175. Unternehmertreff mit Dr. Angelica Schwall-Düren, Ministerin für Bundesangelegenheiten, Europa und Medien und Bevollmächtigte des Landes beim Bund

Europa - Schicksal und Chance


„Wer glaubt noch an Europa?“ möchte man nach den täglichen Nachrichten fragen.

Die Randgruppen wiegeln auf und schlagen zu wie im Falle der EZB-Krawalle und das Misstrauen gegenüber den EU-Institutionen reicht bis in den Mittelstand.  Die unsägliche Griechenland-Krise bringt unsere wirtschaftlichen Grundlagen in Gefahr.

Mit Vermutungen, Vorverurteilungen und Halbwahrheiten wollen interessierte Kreise die Bevölkerung hinter sich bringen. Nur die Medien transportieren dies mit Wonne.

Dabei hat es die EU auch mit ihren vertraglich festgeschriebenen Anliegen schwer:
Die EU-Kommission predigt Wettbewerb – aber wer will schon Wettbewerb für sich?

Die EU setzt auf Normen, aber wer denkt schon darüber nach, dass Normen die Schienen für Ex- und Import sind?

Die EU will Deregulierung, doch allzu häufig geschieht das Gegenteil in den Mitgliedstaaten.

Die EU will Substituierung im Sinne einer Dezentralisierung, doch auch hier gibt es Widerstände.


Die regulierten Berufe sehen sich wellenförmig den Bemühungen des Wettbewerbskommissars ausgesetzt.
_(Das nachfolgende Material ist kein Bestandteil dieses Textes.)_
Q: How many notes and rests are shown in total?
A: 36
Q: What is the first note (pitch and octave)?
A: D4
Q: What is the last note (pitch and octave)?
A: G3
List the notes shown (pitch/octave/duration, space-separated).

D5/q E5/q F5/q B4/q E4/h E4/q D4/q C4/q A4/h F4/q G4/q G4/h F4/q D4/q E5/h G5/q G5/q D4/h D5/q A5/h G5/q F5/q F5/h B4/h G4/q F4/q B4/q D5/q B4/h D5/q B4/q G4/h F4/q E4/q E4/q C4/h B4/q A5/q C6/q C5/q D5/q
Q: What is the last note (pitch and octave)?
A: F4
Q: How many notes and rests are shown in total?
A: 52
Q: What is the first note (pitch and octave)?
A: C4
Das schafft gerade bei diesen Multiplikatoren keine EU – Begeisterung.

Die EU will unregulierte, persönliche Verantwortung, doch die Menschen fliehen die Verantwortlichkeit, liefern sie lieber beim Staat ab.

Die EU will Freiheit der Meinung und Möglichkeit der Selbstverwirklichung, doch Freiheit scheint niemanden zu interessieren und die Selbstverwirklichung scheint nur auf Kosten des Anderen zu gehen.

Das EU–Bashing ist modern. Schnell bedienen sich böse Geister des unsteten Volkswillens. Sind wir dabei, unsere sicher geglaubten geistigen und wirtschaftlichen Grundlagen zu zerstören? Wie können wir vor diesem Hintergrund die Europäische Union zukunftsfähig machen?

Frau Dr. Schwall-Düren ist nicht nur qua Amtes eine begeisterte Europäerin, die dafür einsteht, dass dieses freie Europa unser aller Schicksal und Chance ist.